- Genre: Animated musical adaptation
- Based on: Peanuts by Charles M. Schulz; Snoopy! The Musical by Warren Lockhart; Arthur Whitelaw; Michael Grace; ;
- Written by: Charles M. Schulz
- Directed by: Sam Jaimes
- Voices of: Sean Collins; Ami Foster; Jeremy Miller; Tiffany Billings; Cam Clarke; Kristie Baker; Bill Melendez;
- Music by: Larry Grossman
- Country of origin: United States
- Original language: English
- No. of episodes: 1

Production
- Executive producer: Charles M. Schulz
- Producers: Bill Melendez; Lee Mendelson;
- Running time: 48 minutes
- Production companies: Lee Mendelson Film Productions; Bill Melendez Productions;

Original release
- Network: CBS
- Release: January 29, 1988

Related
- Happy New Year, Charlie Brown! (1986); It's the Girl in the Red Truck, Charlie Brown (1988);

= Snoopy! The Musical (TV special) =

1988 animated television musical of children's movies

Snoopy! The Musical is the 31st prime-time animated TV special based on characters from the Charles M. Schulz comic strip Peanuts. It is an animated adaptation of the musical of the same name, and originally aired on the CBS network on January 29, 1988.
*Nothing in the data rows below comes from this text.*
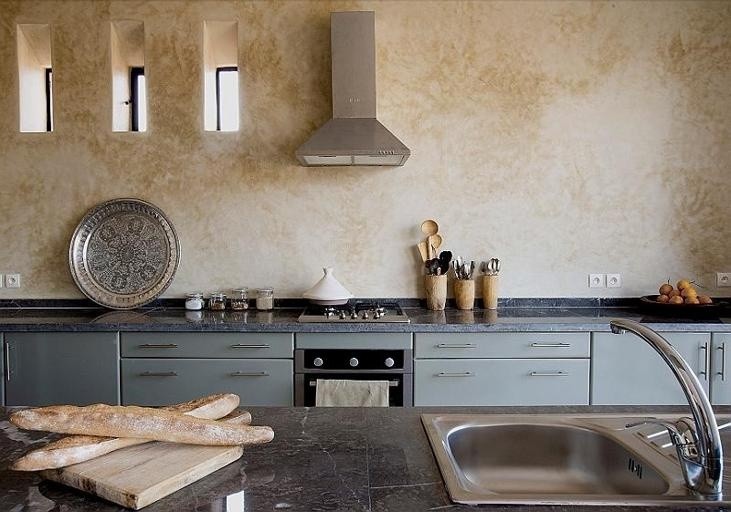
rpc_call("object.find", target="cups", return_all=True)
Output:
[482,275,499,309]
[453,279,475,311]
[425,274,448,311]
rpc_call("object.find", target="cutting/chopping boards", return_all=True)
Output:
[37,442,245,512]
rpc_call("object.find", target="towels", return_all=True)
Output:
[312,376,392,408]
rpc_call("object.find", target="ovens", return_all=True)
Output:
[293,349,413,407]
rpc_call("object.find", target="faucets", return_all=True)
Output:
[608,319,724,495]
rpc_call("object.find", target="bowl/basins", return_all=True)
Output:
[640,294,728,318]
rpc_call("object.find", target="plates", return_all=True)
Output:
[68,199,180,310]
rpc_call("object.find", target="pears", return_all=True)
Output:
[656,277,714,306]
This is one of the two musicals in the Peanuts franchise where Snoopy has a speaking voice which only viewers can hear; the other is 1985's You're a Good Man, Charlie Brown.

==Plot==
A series of vignettes are strung together regarding the Peanuts gang. Each vignette has a song that involves various members of the gang (Consisting of Charlie Brown, Lucy, Linus, Sally, Peppermint Patty, Woodstock, and Snoopy)
- "Don't Be Anything Less Than Everything You Can Be" – Charlie Brown, Peppermint Patty, Sally and Linus sing about being the best that you can be, as Snoopy observes.
- "Snoopy's Song" – Snoopy decides to obey his owner more after Lucy almost convinces Charlie to trade him in for a cat.
- "Woodstock's Theme" – a short musical interlude plays as Woodstock wakes up, flies, and falls down with Snoopy commenting on his technique.
- "Edgar Allan Poe" – Peppermint Patty, Lucy, Sally, Linus, Charlie Brown agonize over the teacher calling on them, figuring that no matter what, the teacher will ask them something having to do with Edgar Allan Poe.
- "I Know Now" – Sally, Peppermint Patty and Lucy sing about what they have learned as they have grown up.
- "The Vigil" – Linus once again holds vigil in the pumpkin patch on Halloween night, in hopes that the Great Pumpkin will appear. Snoopy accompanies him, but wears dark glasses so as to prevent anyone from recognizing him.
- "Clouds" – The Peanuts gang lay about in a grassy meadow, talking about what they see in the clouds.
- "The Great Writer" – Snoopy attempts to compose his written masterpiece: "It Was a Dark and Stormy Night".
- "Poor Sweet Baby" – Peppermint Patty and Charlie Brown discuss understanding what love is.
- "The Big Bow-Wow" – Snoopy is selected as Head Beagle, and celebrates by going out on the town, and performing at a stage show.
- "Just One Person" – The Peanuts gang sing an ensemble piece about believing in yourself.

==Cast==
- Tiffany Billings as Lucy van Pelt
- Kristi Baker as Peppermint Patty
- Cam Clarke as Snoopy (when talking and singing)
- Sean Collins as Charlie Brown
- Ami Foster as Sally Brown
- Jeremy Miller as Linus van Pelt
- Bill Melendez as Snoopy (when making his dog sounds) and Woodstock (uncredited)

==Production==
In 1967, Having adapted the musical You're a Good Man, Charlie Brown three years prior, Charles Schulz once again opted to adapt the other musical with the Peanuts gang. Schulz had recently utilized many comic strips for The Charlie Brown and Snoopy Show. Snoopy!!! The Musical marked the first time Snoopy was voiced by Cameron Clarke: Clarke would go on to voice Snoopy in This Is America, Charlie Brown and in the World of Snoopy storybooks.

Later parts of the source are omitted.